In other words, not to invent new doctrine, but to reaffirm, reinforce Reaffirm, codify, existent doctrine.
So they know that, but they feel kind of instinctively that they're called to support everything the Pope does anyway, and they're very uncomfortable with the idea of criticizing him.
And so there are people like that in the church.
The next group are people who won't defend the Pope, but do feel that it's their duty to remain silent, obediently, and say nothing.
So there's that group as well.
And then there's the next school of thought.
This is where I am situated.
And in that group, there are those who have great respect for the offices of leadership in the church, but we do not feel called, we do not feel obligated to sit silently in the face of corruption.
We think that the laity must speak up, must make their voices heard, must defend the truth, defend what is right, even if it means defending truth and defending rightness against the Pope himself.
So if the Pope is threatening what is true and what is right, then we defend what is true and right against him.
Against anyone.
Against anyone who would threaten.
Against anyone who would deny him.
Against anyone who would try to cover up the truth.
So there is that group in the church.
And I think it's a group that is growing in numbers.
And then there's the final group, which I don't even, you can't really say that they're in the church, but there's a group that I'm certainly not a part of, a group called the Set of Enkintists.
And they think that Francis is not a legitimate Pope anyway.
We haven't had a legitimate Pope in many decades.
They say different things about who was the last legitimate Pope.
They kind of decide.
They seem to all decide on their own who they think was legitimate and who wasn't.
So there's that group as well, kind of a fringe group, very small.
The sort of unthinking fans of Francis who actively defend him, dishonestly defend him, no matter what.
I have no respect for that position.
I find it disgraceful, honestly, and cowardly, and I have nothing good to say about it.
The visceral defenses of the Pope generally, of whoever happens to be the Pope, I think this is very much the wrong approach too.
And it is also less and less tenable in modern times.
You know, to me, that mindset, is it's it is a holdover from the Middle Ages.
And it just doesn't work anymore.
Because back in the old days, if you were Catholic, sitting in a church in Spain or France or whatever, you know, hundreds of years ago, you really wouldn't have known what was going on.
In Rome, you wouldn't have known what the Pope was doing, saying, you know, you would have every once in a while, you get a pronouncement, you get a decree, you get whatever.
And usually, you would hear those pronouncements, they would be read to you in church or something.
But you would hear them, those things would come out at the conclusion of some kind of controversy, some sort of unrest, some sort of dispute.
And so you're hearing about the controversy, the dispute after it's already been settled.
And that's just how it was before the information age.

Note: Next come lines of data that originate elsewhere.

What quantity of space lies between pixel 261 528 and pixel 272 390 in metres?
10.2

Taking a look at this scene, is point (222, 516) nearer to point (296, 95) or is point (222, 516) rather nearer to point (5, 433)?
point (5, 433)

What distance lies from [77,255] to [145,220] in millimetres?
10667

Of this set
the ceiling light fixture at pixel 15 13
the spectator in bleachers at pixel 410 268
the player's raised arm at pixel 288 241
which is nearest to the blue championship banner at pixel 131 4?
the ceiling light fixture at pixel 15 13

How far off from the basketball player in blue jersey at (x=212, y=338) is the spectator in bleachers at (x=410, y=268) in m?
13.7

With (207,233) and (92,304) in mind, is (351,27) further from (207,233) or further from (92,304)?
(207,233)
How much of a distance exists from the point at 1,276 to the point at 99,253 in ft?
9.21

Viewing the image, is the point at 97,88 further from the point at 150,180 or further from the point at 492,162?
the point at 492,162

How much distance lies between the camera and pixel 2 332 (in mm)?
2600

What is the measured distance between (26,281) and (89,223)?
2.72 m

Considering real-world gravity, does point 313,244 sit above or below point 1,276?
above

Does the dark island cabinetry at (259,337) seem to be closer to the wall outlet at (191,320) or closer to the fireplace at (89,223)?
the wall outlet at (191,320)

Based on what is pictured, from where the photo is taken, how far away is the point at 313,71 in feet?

But we now live in a time where we know about all these things.
We know what's going on.
We know what the church is doing.
We know about these scandals.
We know about the corruption.
We know about Vigano's testimony.
We know all of that.
We have that knowledge.
We can't pretend we don't know it.
And I know that there are many people in the church who would like to pretend they don't know it, but they can't because we do.
And so we have to do something.
And it's true that there's not, you know, there isn't one step that we can take.
There's no switch that we can flip to fix the problem.
But I do think we could start at the very least with speaking up and making it clear that we are not okay with this.
That, at the very least, is step one.
And that's what today the rally in Baltimore is going to be about.
If you're a local and you want to come out to that, I hope to see you there.
Otherwise, I'll talk to everybody tomorrow.